A bordo.

Todo lo que usted puede leer es fruto de la imaginación , mía y de muchas personas qúé un dia me contaron.

viernes, 21 de octubre de 2011

Cartas desde mi balcón. 13.


Con un mes de retraso ha llegado el otoño a mi balcón. Bajo el termómetro de golpe cinco grados y un aire fresco se apodero de mis brazos, recordé que por seis veces me propuse buscar la ropa ya del tiempo que llegaba pero esta desgana también otoñal lo impidió. Llega el tiempo de la nostalgia, que no es tristeza ni melancolía. Para mí la nostalgia del otoño es como una inmensa red de cazar mariposas, esas mariposas de colores que son nuestros recuerdos agradables y cariñosos. Siguen revoloteando por nuestro presente, negándose a dejarse encolar y ser pegadas en una página del álbum de nuestra vida. Se resisten con acierto, porque las más de las veces se produce un milagro. Vuelven a ser crisálidas y otra vez una espléndida mariposa con colores redivivos.
Al cruzar la calle me asaltan esos recuerdos, grupos de niños de la mano de sus padres, abuelos o hermanos mayores, con sus mochilas repletas de libros, con su algarabía de risas y mohines de enfado.
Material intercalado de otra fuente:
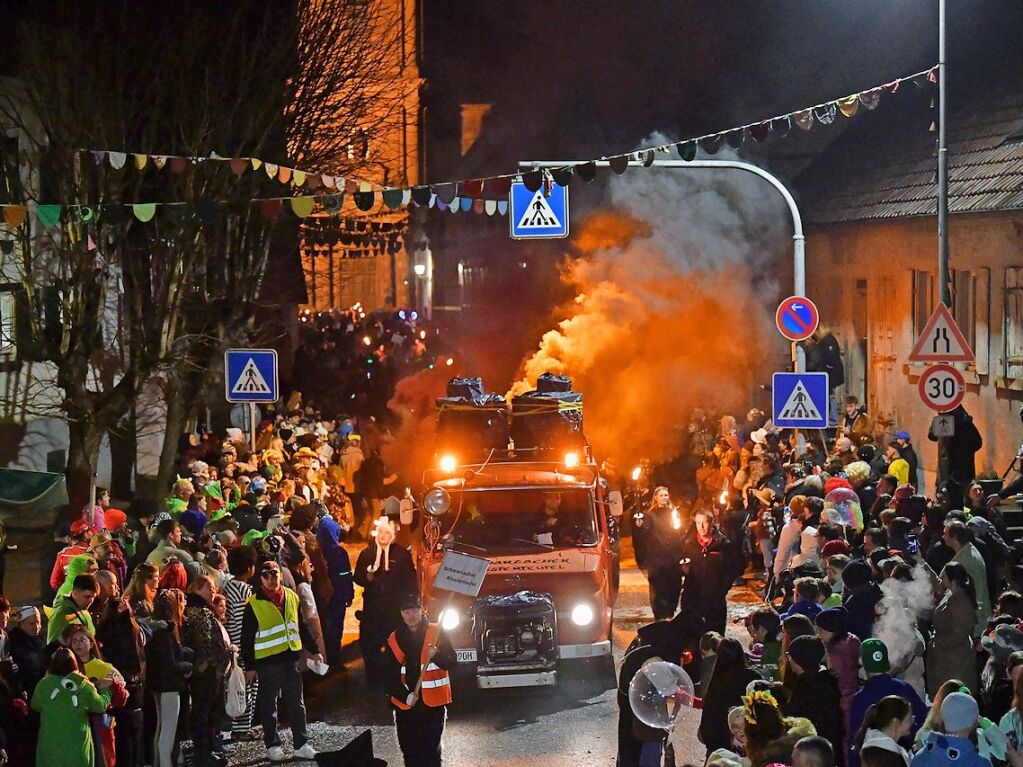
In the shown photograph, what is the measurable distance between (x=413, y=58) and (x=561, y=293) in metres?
29.0

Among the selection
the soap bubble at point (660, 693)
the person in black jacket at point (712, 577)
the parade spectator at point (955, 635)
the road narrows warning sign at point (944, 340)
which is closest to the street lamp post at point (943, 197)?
the road narrows warning sign at point (944, 340)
Me recuerda mis tiempos, los lápices de colorear, las gomas de borrar, aquellos mapas de países lejanos, mis canicas. Y porqué no mi señorita de francés y su falda de “patitas de gallo”, origen de mis sofocos en la pre adolescencia. En esto consiste la nostalgia es reabrir este álbum de colores, olores, sensaciones. Esas pequeñas cosas que cantaba Serrat. Que no son tristes si se vivieron intensamente en su momento.
Es otoño para muchas cosas, como la savia de los arboles en ese paseo por el parque que di antes de ayer, siento el amor como perezoso, parado y remolón por mis adentros. Se ha vuelto sensiblero, protestón, se le nota que tiene ganas de descansar después de estaciones calurosas. Por ahí deambula poniendo y quitando mariposas de esas que hablaba.
Cae en mis manos una estampa de un tren de vapor, ese viaje eterno en el que todos andamos inmerso y que es vivir. Nos asomamos a la ventanilla, vagamos por sus pasillos, asentimos o sonreímos a nuestros acompañantes y nos dejamos llevar por una dulce indolencia a la espera de nuestro destino. Entre medio vendrán otras estaciones, invierno y de nuevo primavera, quiero mirarlas con los ojos de esos colegiales, con los míos cuando observaba aquellos mapas de países lejanos. Aun me quedan miles de mariposas que reunir.

3 comentarios:

SUREANDO dijo...

Andamos de trenes los dos hoy....

Evocadora entrada Capitán.

Capitán Smith dijo...

Pues veo que si Beatriz, en mi caso es la nostalgia. Besos

Abril dijo...

Está lindo el texto..la imagen también. Me gusta.